Crusader Gold
- First UK edition
- Author: David Gibbins
- Cover artist: Lee Gibbons/David Grogan
- Language: English
- Series: Jack Howard series
- Genre: archaeological thriller
- Publisher: Headline (UK) Bantam Dell (US)
- Publication date: 2006
- Publication place: UK
- Media type: hardback, paperback, audiobook and ebook
- Pages: 339 (hardback)
- ISBN: 0-7553-2423-4
- Preceded by: Atlantis
- Followed by: The Last Gospel

= Crusader Gold =

2006 novel by David Gibbins

Crusader Gold is an archaeological adventure novel by David Gibbins. First published in 2006, it is the second book in Gibbins's Jack Howard series.

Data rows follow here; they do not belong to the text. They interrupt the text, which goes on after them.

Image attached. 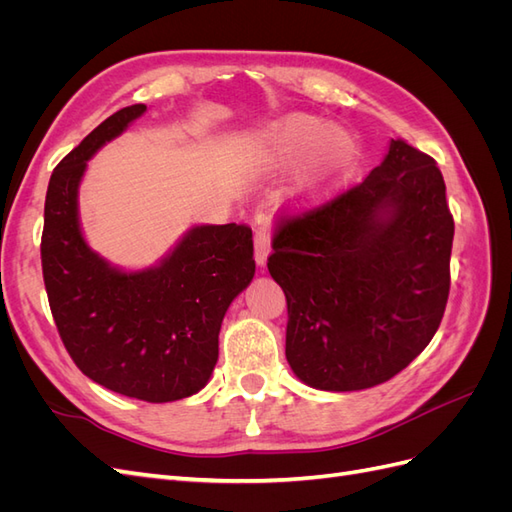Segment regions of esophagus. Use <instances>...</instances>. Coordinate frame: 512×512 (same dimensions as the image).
Returning a JSON list of instances; mask_svg holds the SVG:
<instances>
[{
	"label": "esophagus",
	"mask_w": 512,
	"mask_h": 512,
	"mask_svg": "<svg viewBox=\"0 0 512 512\" xmlns=\"http://www.w3.org/2000/svg\"><path fill=\"white\" fill-rule=\"evenodd\" d=\"M269 254H271V232L267 226H258L254 235V256L260 267L265 265Z\"/></svg>",
	"instance_id": "34e87169"
}]
</instances>
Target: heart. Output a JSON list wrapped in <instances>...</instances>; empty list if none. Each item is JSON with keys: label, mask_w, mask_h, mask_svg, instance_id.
<instances>
[{"label": "heart", "mask_w": 512, "mask_h": 512, "mask_svg": "<svg viewBox=\"0 0 512 512\" xmlns=\"http://www.w3.org/2000/svg\"><path fill=\"white\" fill-rule=\"evenodd\" d=\"M260 149L275 164H297L312 156L309 192H322L346 179L359 158V145L346 130L316 115L292 113L275 121L260 141Z\"/></svg>", "instance_id": "b5f03b06"}]
</instances>
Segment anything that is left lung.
<instances>
[{
	"mask_svg": "<svg viewBox=\"0 0 512 512\" xmlns=\"http://www.w3.org/2000/svg\"><path fill=\"white\" fill-rule=\"evenodd\" d=\"M453 235L436 160L401 138L359 185L277 222L267 267L294 376L344 393L406 369L442 322Z\"/></svg>",
	"mask_w": 512,
	"mask_h": 512,
	"instance_id": "1",
	"label": "left lung"
}]
</instances>
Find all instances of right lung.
<instances>
[{
	"instance_id": "1",
	"label": "right lung",
	"mask_w": 512,
	"mask_h": 512,
	"mask_svg": "<svg viewBox=\"0 0 512 512\" xmlns=\"http://www.w3.org/2000/svg\"><path fill=\"white\" fill-rule=\"evenodd\" d=\"M145 111L121 108L57 164L40 256L51 314L76 367L108 391L164 404L209 382L224 314L250 286L256 262L245 224L194 226L143 271H121L87 245L79 222L87 162Z\"/></svg>"
}]
</instances>
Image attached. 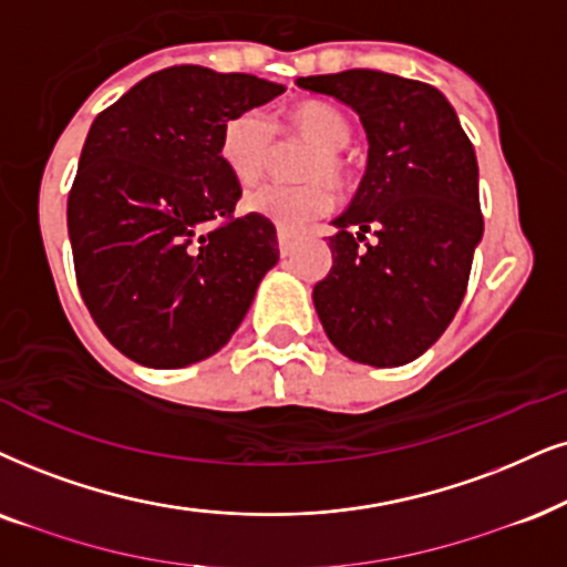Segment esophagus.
I'll return each mask as SVG.
<instances>
[{
    "mask_svg": "<svg viewBox=\"0 0 567 567\" xmlns=\"http://www.w3.org/2000/svg\"><path fill=\"white\" fill-rule=\"evenodd\" d=\"M277 243H279V256H290L292 254V246H296V235L279 227V230H277Z\"/></svg>",
    "mask_w": 567,
    "mask_h": 567,
    "instance_id": "34e87169",
    "label": "esophagus"
}]
</instances>
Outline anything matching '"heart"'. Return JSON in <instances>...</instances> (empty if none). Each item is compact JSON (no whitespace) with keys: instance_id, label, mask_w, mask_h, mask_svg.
<instances>
[{"instance_id":"1","label":"heart","mask_w":567,"mask_h":567,"mask_svg":"<svg viewBox=\"0 0 567 567\" xmlns=\"http://www.w3.org/2000/svg\"><path fill=\"white\" fill-rule=\"evenodd\" d=\"M275 131L285 141L311 143L313 152L300 169L306 185H264L250 190L243 206L250 214L275 221L282 230H298L311 219L324 217L332 209L334 196L327 181L334 188H342L350 177L346 148L353 141L350 120L327 102H298L275 120V125L261 112H238L221 125L219 159L235 183L254 185L267 175L277 152Z\"/></svg>"}]
</instances>
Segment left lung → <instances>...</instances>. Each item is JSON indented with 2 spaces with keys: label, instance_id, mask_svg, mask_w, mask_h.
<instances>
[{
  "label": "left lung",
  "instance_id": "left-lung-1",
  "mask_svg": "<svg viewBox=\"0 0 567 567\" xmlns=\"http://www.w3.org/2000/svg\"><path fill=\"white\" fill-rule=\"evenodd\" d=\"M296 83L348 104L369 138L367 175L332 221V269L313 288L321 327L350 361L403 367L440 340L468 288L484 235L476 152L429 83L382 70ZM367 231L378 243L358 249Z\"/></svg>",
  "mask_w": 567,
  "mask_h": 567
}]
</instances>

It has been published in more than 20 languages and was a New York Times bestseller.

==Plot summary==
Following a prologue set in AD 71 when the golden menorah from the Jewish Temple in Jerusalem is locked away in Rome, the novel picks up in present-day Turkey with marine archaeologist Jack Howard on a hunt for ancient treasures in the harbour of Istanbul, formerly Constantinople. One item not among the treasures thrown into the harbour when the Crusaders pillaged the city is the menorah, and Jack soon learns from colleagues Jeremy and Maria that it may have been stolen from Constantinople by Norse warrior Harald Hardrada during his service to the emperor of Constantinople and taken by him on his explorations of the New World.

Jack goes to the monastery at Iona in Scotland to see a priest who tells him that the Nazi Ahnenerbe were on the trail of the menorah in the 1930s. The priest is found gruesomely murdered, showing that there are present-day Nazis who are shadowing them. In Greenland Jack and his friend Costas dive inside an iceberg, where they find a perfectly preserved Viking ship burial containing one of Hardrada's warriors. They go to L'Anse aux Meadows, the Viking site in Greenland, where further clues lead them to the Yucatán in Mexico, where Hardrada and his men had a final standoff with the Maya. After a perilous dive into a cenote, Jack discovers the truth of Hardrada's last stand and the fate of the menorah, and he has his own final standoff with the latter-day Nazi and his henchmen who have been following him.

The book ends with a chapter-length Author's Note in which Gibbins details the historical and archaeological facts behind the fiction in the novel.